_WORK REQUIRED_
Go to the line that contains "t=133, r=922, b=209?" and extract it along with every line after it, exactly, through the end of the data below.

_DATASET ROWS_
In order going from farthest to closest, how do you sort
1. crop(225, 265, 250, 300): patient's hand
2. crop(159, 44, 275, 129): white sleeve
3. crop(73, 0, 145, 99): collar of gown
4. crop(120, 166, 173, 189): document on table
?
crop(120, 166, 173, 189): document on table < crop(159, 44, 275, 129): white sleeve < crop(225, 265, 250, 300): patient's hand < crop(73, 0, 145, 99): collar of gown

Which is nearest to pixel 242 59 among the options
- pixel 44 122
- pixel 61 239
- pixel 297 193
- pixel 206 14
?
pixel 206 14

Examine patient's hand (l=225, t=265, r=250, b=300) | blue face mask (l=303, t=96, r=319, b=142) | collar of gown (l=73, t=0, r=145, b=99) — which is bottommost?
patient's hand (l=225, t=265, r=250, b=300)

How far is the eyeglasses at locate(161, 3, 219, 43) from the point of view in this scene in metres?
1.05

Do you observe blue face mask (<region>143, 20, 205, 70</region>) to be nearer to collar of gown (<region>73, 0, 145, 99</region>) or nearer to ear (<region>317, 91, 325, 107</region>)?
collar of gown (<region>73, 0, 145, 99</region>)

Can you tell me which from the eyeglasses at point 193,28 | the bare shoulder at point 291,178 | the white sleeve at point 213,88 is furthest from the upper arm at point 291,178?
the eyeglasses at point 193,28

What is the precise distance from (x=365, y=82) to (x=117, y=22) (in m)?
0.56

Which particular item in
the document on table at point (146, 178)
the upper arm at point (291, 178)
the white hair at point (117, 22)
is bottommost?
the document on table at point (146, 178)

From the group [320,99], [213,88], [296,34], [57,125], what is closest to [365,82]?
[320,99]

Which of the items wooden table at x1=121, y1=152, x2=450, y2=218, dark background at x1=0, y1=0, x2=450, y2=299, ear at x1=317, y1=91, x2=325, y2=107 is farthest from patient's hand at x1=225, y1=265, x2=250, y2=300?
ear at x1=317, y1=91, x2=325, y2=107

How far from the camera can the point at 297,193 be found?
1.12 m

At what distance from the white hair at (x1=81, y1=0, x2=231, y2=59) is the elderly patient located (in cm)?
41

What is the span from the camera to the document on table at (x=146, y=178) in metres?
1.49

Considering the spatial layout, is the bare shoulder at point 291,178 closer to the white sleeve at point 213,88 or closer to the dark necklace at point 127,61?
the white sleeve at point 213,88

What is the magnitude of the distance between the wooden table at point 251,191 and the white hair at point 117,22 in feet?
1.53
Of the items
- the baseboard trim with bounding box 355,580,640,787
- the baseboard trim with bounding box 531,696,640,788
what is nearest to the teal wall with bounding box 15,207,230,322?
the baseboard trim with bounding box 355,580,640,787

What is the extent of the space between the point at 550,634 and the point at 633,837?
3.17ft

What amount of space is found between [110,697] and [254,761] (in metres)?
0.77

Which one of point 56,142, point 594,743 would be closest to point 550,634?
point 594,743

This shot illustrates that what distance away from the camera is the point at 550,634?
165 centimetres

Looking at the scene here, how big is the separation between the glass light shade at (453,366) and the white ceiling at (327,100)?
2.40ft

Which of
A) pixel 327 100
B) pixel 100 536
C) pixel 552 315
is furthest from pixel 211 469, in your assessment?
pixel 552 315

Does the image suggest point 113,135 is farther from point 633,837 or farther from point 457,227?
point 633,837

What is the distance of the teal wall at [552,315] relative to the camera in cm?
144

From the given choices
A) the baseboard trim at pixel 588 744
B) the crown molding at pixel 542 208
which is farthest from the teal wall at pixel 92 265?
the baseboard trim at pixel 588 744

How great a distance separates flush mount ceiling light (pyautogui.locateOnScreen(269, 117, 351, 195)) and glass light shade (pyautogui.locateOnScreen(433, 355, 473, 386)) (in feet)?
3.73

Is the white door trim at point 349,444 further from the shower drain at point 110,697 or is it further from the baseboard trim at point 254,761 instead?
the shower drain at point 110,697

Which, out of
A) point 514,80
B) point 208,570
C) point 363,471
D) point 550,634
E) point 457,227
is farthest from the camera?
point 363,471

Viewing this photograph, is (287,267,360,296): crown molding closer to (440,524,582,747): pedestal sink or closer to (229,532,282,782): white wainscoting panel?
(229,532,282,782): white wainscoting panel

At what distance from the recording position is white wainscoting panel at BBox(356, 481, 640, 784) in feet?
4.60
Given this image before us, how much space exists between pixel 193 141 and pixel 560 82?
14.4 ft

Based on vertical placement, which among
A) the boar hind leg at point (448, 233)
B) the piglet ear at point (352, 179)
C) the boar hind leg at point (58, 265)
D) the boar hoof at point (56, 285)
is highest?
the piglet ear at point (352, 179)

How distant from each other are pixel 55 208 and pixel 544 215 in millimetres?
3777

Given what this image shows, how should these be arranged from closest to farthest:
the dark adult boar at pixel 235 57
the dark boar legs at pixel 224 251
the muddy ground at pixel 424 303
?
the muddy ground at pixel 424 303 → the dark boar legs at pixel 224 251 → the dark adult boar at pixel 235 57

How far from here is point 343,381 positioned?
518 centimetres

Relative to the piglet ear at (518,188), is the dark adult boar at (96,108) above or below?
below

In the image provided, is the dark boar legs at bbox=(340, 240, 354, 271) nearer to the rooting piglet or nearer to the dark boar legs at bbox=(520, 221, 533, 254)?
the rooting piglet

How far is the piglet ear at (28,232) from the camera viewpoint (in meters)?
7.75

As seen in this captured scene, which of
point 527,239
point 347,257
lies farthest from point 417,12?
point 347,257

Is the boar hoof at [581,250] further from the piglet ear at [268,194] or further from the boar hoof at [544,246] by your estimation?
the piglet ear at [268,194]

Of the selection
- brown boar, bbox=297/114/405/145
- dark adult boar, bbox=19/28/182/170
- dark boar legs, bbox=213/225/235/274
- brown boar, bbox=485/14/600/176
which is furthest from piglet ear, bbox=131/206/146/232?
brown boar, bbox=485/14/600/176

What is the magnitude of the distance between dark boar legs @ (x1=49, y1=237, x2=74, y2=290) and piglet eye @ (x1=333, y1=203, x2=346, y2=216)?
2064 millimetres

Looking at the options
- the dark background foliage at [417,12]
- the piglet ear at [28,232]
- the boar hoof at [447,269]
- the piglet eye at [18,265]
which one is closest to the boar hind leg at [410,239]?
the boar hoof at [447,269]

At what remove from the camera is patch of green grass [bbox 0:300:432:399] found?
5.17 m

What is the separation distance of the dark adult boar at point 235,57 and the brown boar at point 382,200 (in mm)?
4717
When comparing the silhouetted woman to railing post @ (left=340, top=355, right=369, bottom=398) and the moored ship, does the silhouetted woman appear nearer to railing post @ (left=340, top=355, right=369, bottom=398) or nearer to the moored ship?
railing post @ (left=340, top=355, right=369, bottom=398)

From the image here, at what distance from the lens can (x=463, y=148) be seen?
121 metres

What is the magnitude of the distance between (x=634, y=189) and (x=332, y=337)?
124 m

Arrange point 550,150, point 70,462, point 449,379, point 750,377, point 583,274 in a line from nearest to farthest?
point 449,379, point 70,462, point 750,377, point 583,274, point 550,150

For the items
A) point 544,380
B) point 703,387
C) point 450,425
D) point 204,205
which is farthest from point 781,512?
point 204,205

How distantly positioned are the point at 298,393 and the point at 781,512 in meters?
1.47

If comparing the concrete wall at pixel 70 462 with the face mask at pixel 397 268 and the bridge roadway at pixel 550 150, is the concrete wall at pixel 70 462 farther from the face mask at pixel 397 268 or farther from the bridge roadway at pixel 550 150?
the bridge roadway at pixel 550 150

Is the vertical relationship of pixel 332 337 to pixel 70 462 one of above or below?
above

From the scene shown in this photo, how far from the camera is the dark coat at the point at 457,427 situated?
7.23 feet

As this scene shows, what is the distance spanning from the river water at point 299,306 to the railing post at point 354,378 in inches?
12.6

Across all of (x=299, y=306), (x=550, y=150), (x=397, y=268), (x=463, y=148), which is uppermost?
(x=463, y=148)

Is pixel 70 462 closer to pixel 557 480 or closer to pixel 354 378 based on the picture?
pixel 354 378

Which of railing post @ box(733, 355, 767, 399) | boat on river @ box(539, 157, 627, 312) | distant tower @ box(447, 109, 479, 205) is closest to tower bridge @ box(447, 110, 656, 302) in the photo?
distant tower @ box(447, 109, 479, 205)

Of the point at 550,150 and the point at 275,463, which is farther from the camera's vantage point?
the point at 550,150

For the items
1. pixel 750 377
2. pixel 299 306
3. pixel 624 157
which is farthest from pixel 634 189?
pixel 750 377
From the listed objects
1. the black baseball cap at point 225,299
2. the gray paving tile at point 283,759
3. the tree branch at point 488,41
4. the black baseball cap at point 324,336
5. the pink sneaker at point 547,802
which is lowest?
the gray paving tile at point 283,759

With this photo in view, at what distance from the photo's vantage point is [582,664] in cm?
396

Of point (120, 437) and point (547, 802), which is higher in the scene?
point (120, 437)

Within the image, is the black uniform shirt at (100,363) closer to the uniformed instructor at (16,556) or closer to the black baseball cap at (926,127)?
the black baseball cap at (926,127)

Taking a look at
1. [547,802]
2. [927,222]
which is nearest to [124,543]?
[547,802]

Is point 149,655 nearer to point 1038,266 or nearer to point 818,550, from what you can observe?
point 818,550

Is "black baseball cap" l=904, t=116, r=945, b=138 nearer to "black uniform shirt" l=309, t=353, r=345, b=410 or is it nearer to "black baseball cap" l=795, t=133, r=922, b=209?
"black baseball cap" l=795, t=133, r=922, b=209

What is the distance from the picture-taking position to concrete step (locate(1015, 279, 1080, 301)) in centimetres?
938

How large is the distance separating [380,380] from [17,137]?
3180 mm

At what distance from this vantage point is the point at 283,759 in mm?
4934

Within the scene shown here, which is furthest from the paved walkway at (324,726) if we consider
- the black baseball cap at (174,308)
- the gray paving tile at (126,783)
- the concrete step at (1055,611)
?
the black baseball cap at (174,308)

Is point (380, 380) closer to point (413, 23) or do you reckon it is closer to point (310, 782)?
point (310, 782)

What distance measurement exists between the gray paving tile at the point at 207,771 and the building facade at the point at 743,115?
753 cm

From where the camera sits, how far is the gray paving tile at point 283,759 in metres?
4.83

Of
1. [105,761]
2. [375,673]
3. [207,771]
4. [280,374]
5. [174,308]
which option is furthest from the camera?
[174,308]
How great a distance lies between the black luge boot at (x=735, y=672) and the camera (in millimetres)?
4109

_SOLUTION TO THIS TASK_
Is "black baseball cap" l=904, t=116, r=945, b=138 nearer to "black uniform shirt" l=309, t=353, r=345, b=410 or is it nearer to "black baseball cap" l=795, t=133, r=922, b=209?
"black baseball cap" l=795, t=133, r=922, b=209

What is the distance from the picture-taking position to concrete step (locate(1015, 279, 1080, 301)) in centimetres?
938

How large is the distance separating [380,380] from [17,137]?
3180 mm

At what distance from this vantage point is the point at 283,759 in mm?
4934

Within the scene shown here, which is furthest from the paved walkway at (324,726) if we consider
- the black baseball cap at (174,308)
- the gray paving tile at (126,783)
- the concrete step at (1055,611)
?
the black baseball cap at (174,308)

Is point (380, 380) closer to point (413, 23) or do you reckon it is closer to point (310, 782)?
point (310, 782)

What distance measurement exists between the gray paving tile at the point at 207,771 and the building facade at the point at 743,115?
753 cm

From where the camera sits, how far is the gray paving tile at point 283,759 in metres?
4.83

Of
1. [105,761]
2. [375,673]
3. [207,771]
4. [280,374]
5. [174,308]
which option is furthest from the camera?
[174,308]
How great a distance lies between the black luge boot at (x=735, y=672) and the camera (in millimetres)?
4109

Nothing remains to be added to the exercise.